Lack of Life Jackets Blamed for Three Deaths on Corps Lakes Over July 4th Holiday

It has been a deadly summer on the three reservoir lakes on the Upper Savannah River.

According to the Corps of Engineers Savannah office, three people died on the lakes over the July 4th weekend and one person died in March.

And all of them could have been prevented had the victims been wearing life jackets.

According to the Corps’ statistics, most recreation fatalities occur outside designated recreational areas managed by the Corps of Engineers.

Over the last five-plus years the Corps has seen about seven fatalities for the entire year on the three reservoir lakes and and in each case, the victims were not wearing a life jacket.

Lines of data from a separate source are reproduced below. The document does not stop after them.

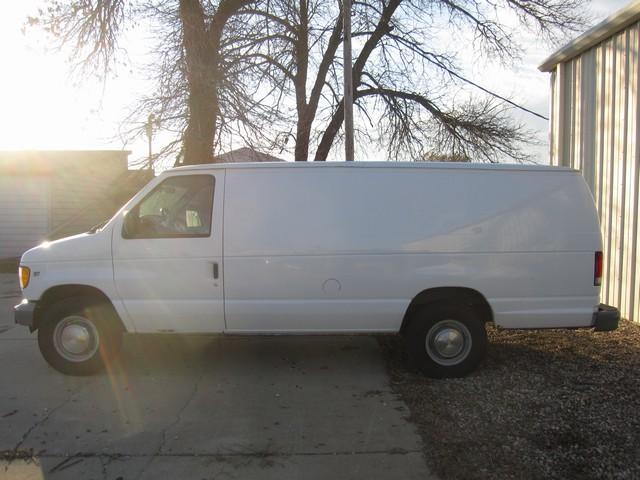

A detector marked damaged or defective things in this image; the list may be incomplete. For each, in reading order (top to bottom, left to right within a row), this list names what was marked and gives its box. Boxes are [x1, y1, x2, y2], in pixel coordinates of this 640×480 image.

crack in concrete [135, 372, 205, 480]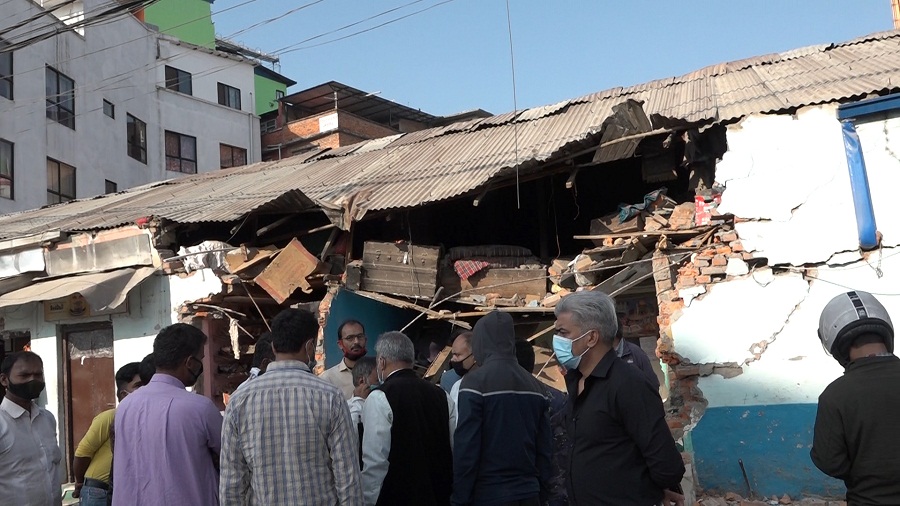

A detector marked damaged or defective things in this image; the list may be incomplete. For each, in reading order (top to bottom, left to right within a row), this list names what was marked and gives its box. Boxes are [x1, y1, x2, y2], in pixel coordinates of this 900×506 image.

broken brick wall [656, 104, 900, 498]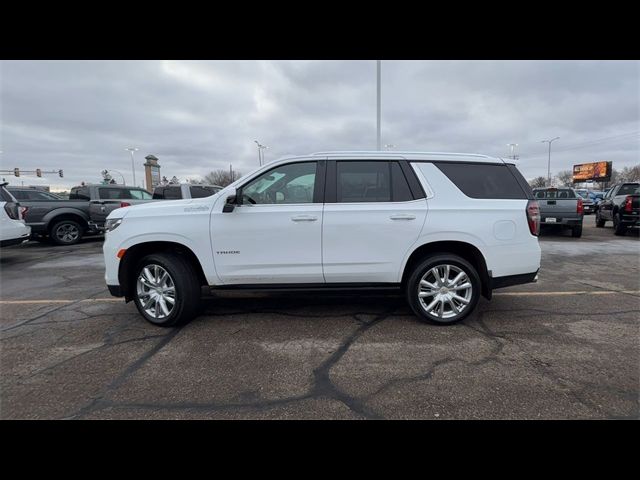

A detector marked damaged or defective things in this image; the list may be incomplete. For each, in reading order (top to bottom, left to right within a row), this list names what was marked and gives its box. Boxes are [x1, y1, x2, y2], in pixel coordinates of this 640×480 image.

cracked asphalt [0, 216, 636, 418]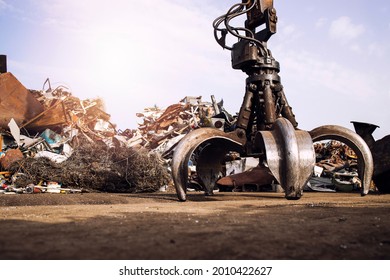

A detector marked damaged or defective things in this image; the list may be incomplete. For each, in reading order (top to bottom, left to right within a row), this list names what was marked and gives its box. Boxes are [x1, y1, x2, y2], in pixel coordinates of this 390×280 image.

rusty corrugated panel [0, 72, 43, 129]
rusty metal sheet [0, 72, 44, 129]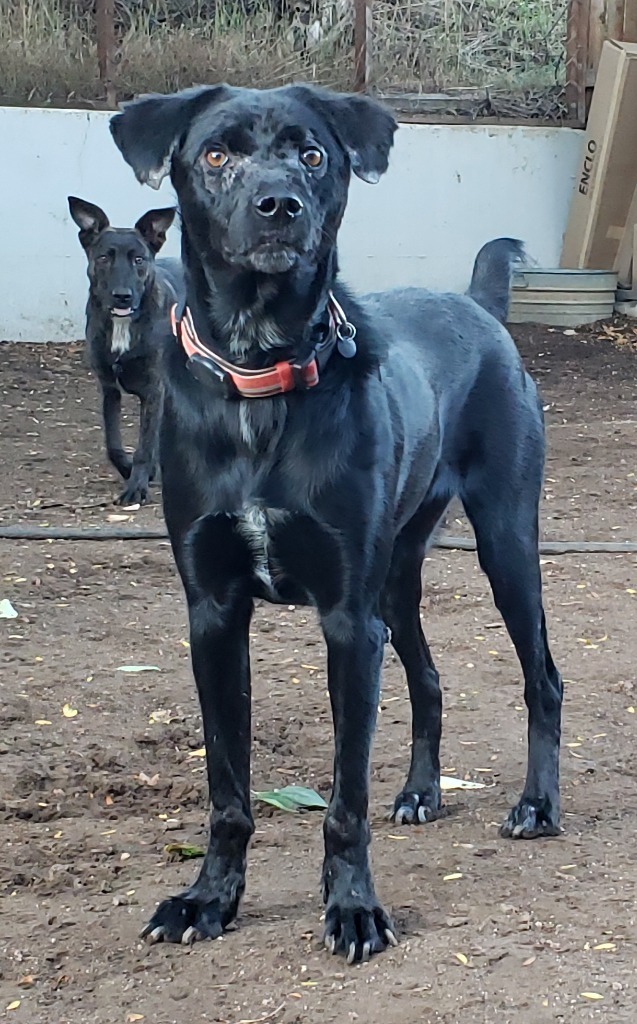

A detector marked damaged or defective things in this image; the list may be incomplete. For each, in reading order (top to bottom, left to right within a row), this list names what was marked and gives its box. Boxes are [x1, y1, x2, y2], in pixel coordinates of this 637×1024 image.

rusty metal pole [96, 0, 117, 108]
rusty metal pole [354, 0, 374, 92]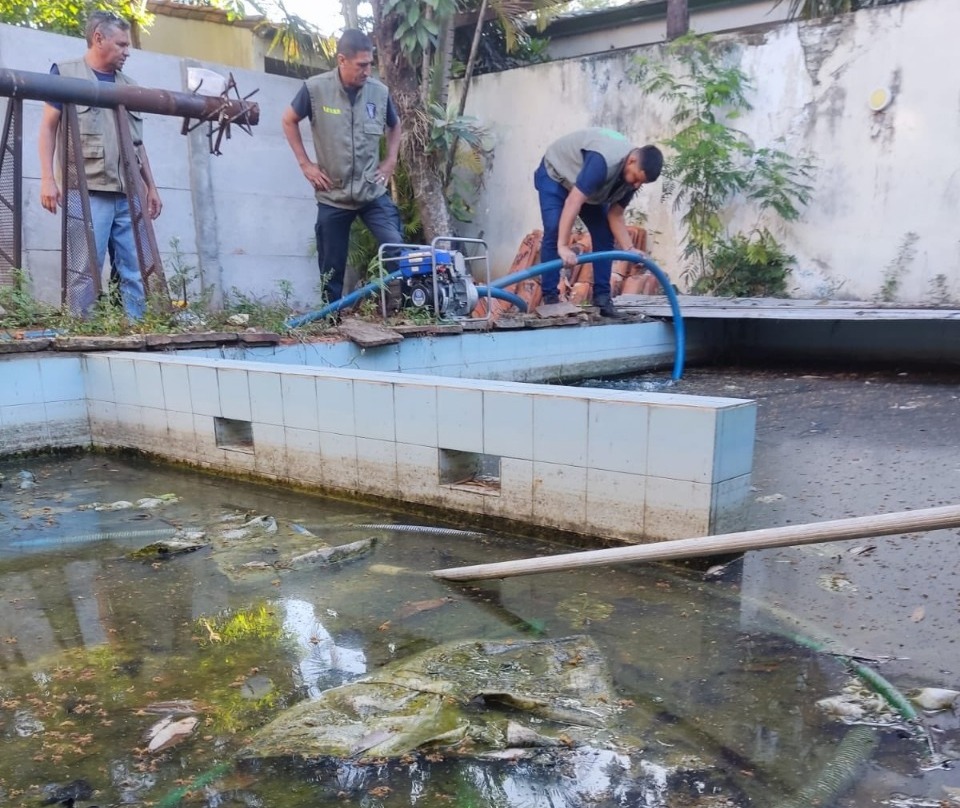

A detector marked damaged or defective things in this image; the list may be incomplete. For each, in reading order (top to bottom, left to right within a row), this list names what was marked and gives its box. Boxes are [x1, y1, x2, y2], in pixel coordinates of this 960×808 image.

rusty metal pipe [0, 67, 258, 125]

” The thing we urge people to do always is to wear that life jacke, whether you’re in the water or near the water, or on the water in a boat or other water craft,” Corps spokesman Billy Birdwell said. “If you are in, on, or near the water we urgently urge you is to wear that life jacket.”

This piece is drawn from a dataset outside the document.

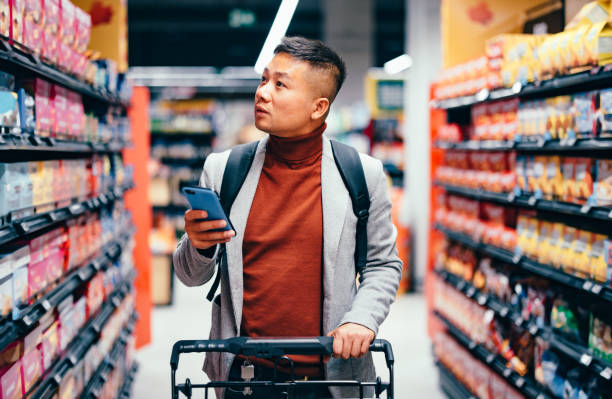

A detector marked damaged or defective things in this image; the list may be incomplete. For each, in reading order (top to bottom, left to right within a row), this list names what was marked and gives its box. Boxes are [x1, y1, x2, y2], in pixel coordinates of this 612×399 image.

rust turtleneck sweater [240, 123, 328, 376]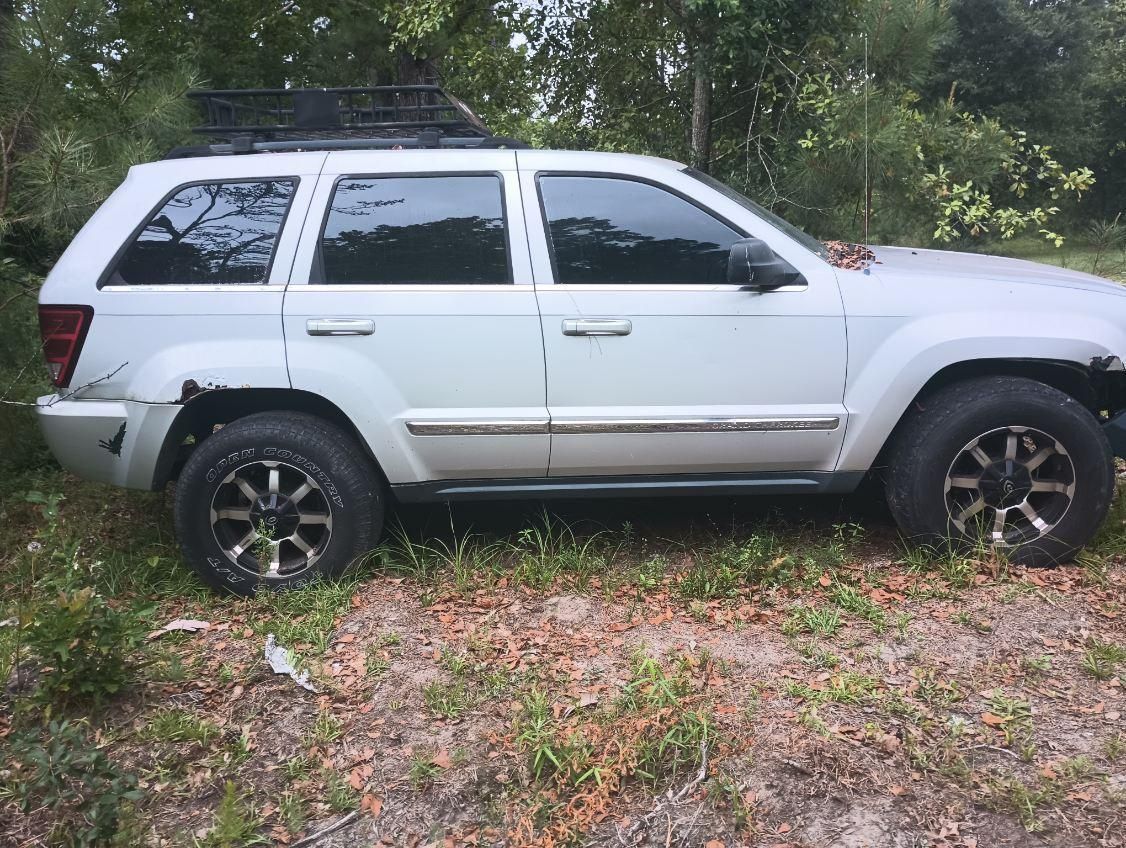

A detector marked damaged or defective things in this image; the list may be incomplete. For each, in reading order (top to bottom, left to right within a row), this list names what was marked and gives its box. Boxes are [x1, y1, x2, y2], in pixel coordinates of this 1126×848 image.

During the July 4th holiday, a former Clemson running back drowned while swimming in Richard B. Russell Lake, a father drowned in Hartwell Lake after a boat collision, and a teen died from a head injury while diving into J. Strom Thurmond Lake to avoid a fireworks mishap on a dock.

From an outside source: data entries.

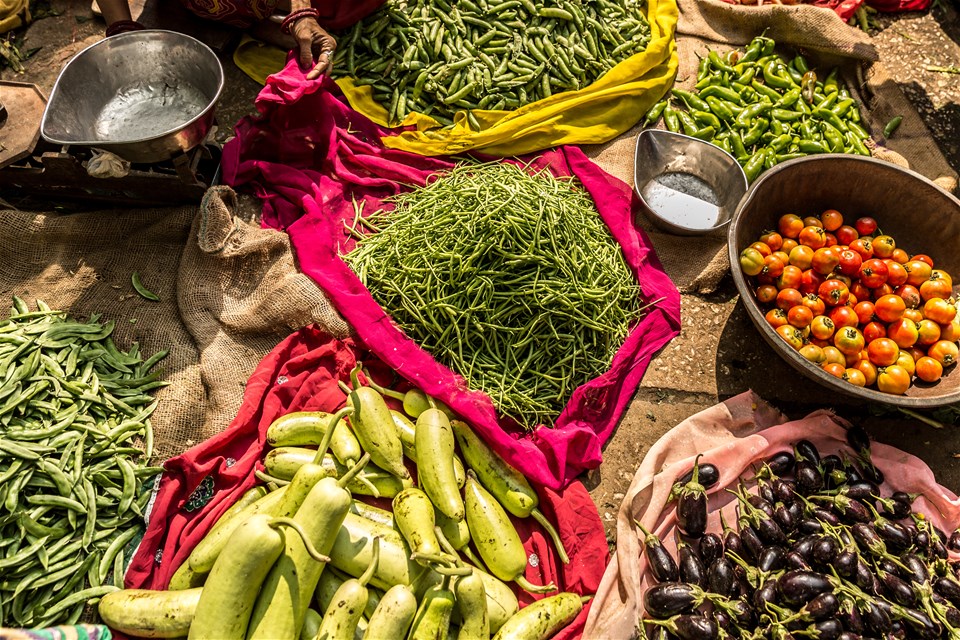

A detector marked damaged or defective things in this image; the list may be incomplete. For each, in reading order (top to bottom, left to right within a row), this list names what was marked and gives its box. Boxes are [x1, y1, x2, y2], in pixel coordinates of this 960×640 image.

rusted metal bowl [40, 31, 222, 164]
rusted metal bowl [728, 152, 960, 408]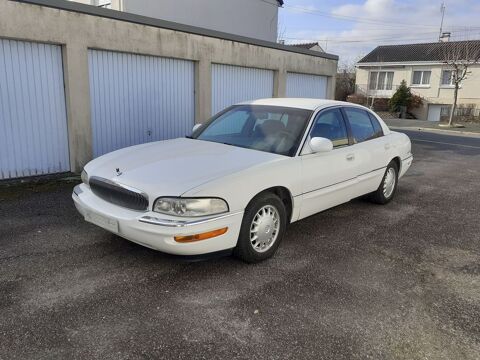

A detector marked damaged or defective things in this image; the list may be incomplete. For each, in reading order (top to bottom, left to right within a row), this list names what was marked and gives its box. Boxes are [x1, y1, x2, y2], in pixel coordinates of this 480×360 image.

cracked asphalt [0, 130, 480, 360]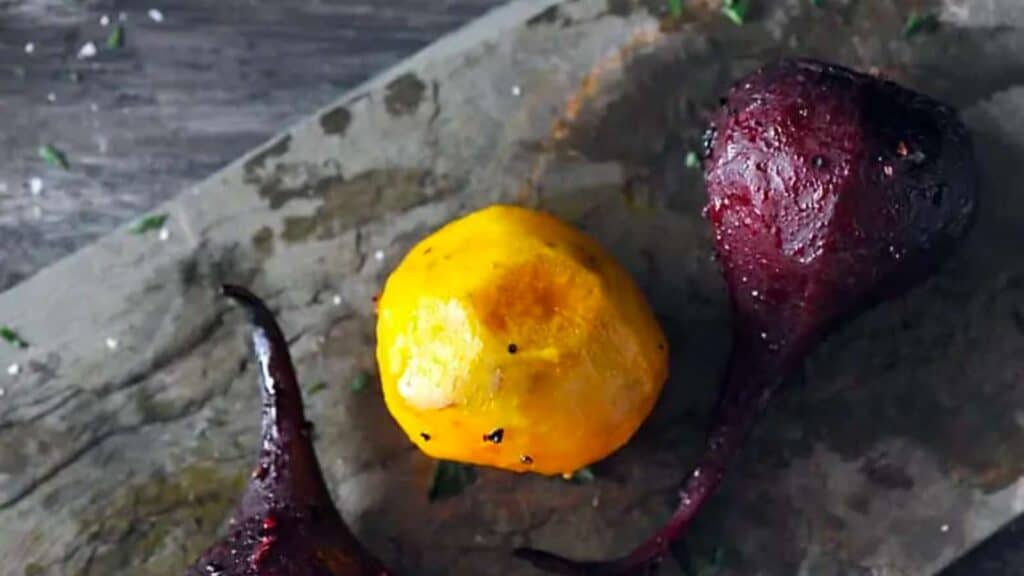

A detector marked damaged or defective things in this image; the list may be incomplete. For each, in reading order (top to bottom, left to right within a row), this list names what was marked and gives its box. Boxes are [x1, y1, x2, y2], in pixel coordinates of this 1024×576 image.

charred spot on beet [485, 426, 505, 444]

In March, a swimmer drowned on Lake Hartwell when he tried to swim out to the middle of the lake to retrieve his kayak.  He also was not wearing a life jacket.

Georgia law requires children age 13 and under to wear a life jacket at all times while on or near the water.

And if you get to the lake and find you don’t have a life jacket with you or not enough life jackets, Birdwell says the Corps will provide them for free.

Tanya Grant, park ranger at Hartwell Dam and Lake, encourages visitors to always wear life jackets while swimming or boating. If they don’t have their own life jacket, visitors can borrow one through the Corps’ Life Jacket Loaner Program.

“At our reservoirs, particularly at those locations where we operate the beaches, there are life jacket lending boards. We put life jackets up of various sizes for people to take and use for the day and then return. We want people to recreate, then put it back on the board for the next person. We want people to live,” he said.

And both the Georgia and South Carolina DNR’s also have free life jacket lending kiosks stationed around Lake Hartwell, including one at the Tugaloo State Park mega ramp in Lavonia.

You can also purchase life jackets at one of the marinas on Lake Hartwell.